Dans le Jardin d’hiver, les lustres de Lili-jolie sont éclairés projetant des dentelles d’arabesques en ombres qui jouent sur les murs. La grenouille sculptée du bassin de marbre blanc glougloute son jet d’eau rafraîchissant. Les sept poissons rouges nagent sinuant entre les racines du grand philodendron sur une chorégraphie en volutes fascinantes. La collection de cactés du monde de Jean Pierre Bayle se défend par des épines aiguës de toute visite enfantine, Des parterres aux moulures reconstituées l’été dernier grimpent une forêt de Yuccas, des avocatiers. Le sol en trompe l’œil de cubes ou d’étoiles incite à sauter à cloche-pied sur les étoiles de carrelage teinté.

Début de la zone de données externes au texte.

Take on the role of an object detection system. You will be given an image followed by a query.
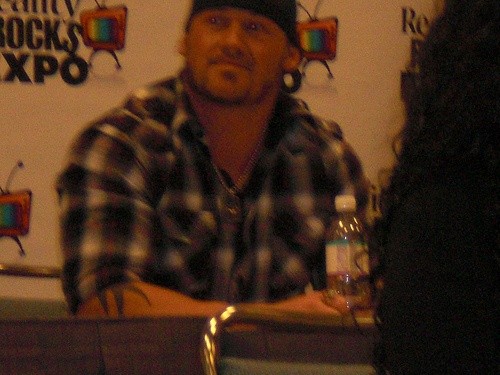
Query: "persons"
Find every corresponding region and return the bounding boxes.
[370,0,500,374]
[57,0,374,331]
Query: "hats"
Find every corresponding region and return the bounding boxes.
[185,0,298,47]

J’entraîne Yannis le fils adoré d'Anne Surot. A trois ans il aime découvrir les lumières des salons que j’éclaire magiquement sur son passage d’un coup de télécommande que Maikel m’a donné. A distance, je peux m’amuser à faire taire la grenouille ou l’éclairer. J’aurai envie que tout l’éclairage soit magique, sur un claquement de doigt. Une musique s’élève de la volière déclenchée par des détecteurs de présence... En boucles toute la journée, je passe des CD d’enregistrements d’oiseaux achetés au Muséum d’histoire naturelle.
Nous sommes de drôles d’oiseaux.
Il y aurait un blog à faire avec tous les participants des 24 picniques de la Saint amour. Dans le décor de la Cas'amore, boire du St Amour tout en dégustant des délices du palais, des surprises gustatives allusion avec humour à toutes les formes de ce sentiment exquis (de l'amour maternel à l'amour vache, du romanesque au désamour, que d'annecdotes à vivre).
Saint Amour est un mirage comme St Glin Glin qui sont digne d'être célébrés dans notre oasis utopiste.

Nous rions encore de la surprise de l'année passée "Le mariage de Jacky et Jacqueline Sardat". Leur cortège d'amis et enfants portant un gateau géant en chocolat: le petit train de Grenoble avec les mariés en pate d'amande.
Adrien fils de François Mondot leur a improvisé un spectacle de jonglage. Il dansait avait des boules transparentes. Les lumières de l'Orangerie se reflétait dedans. J'avais l'impression qu'il jonglait avec une cas'amore miniature. Un pur moment de magie, partagé entre vrais amis...

(Deux jours que je suis morte-vivante: empoissonnement de trop de médicament, le foie hurle, la tête cogne, le cervicales brûlent, un poignard est ancré dans mes lombaires, mon dos est bloqué de rigidité douloureuse. Et pourtant que de rires sous le grand patriarche magnolia. L’éclairage des bougies romanesques accroît le plaisir d’entendre dans une chaise longue, les itinéraires sentimentaux de chacun, les voyages, les amours d’un soir et de toujours qui font oublier les galères de chômage, les factures et les impôts!).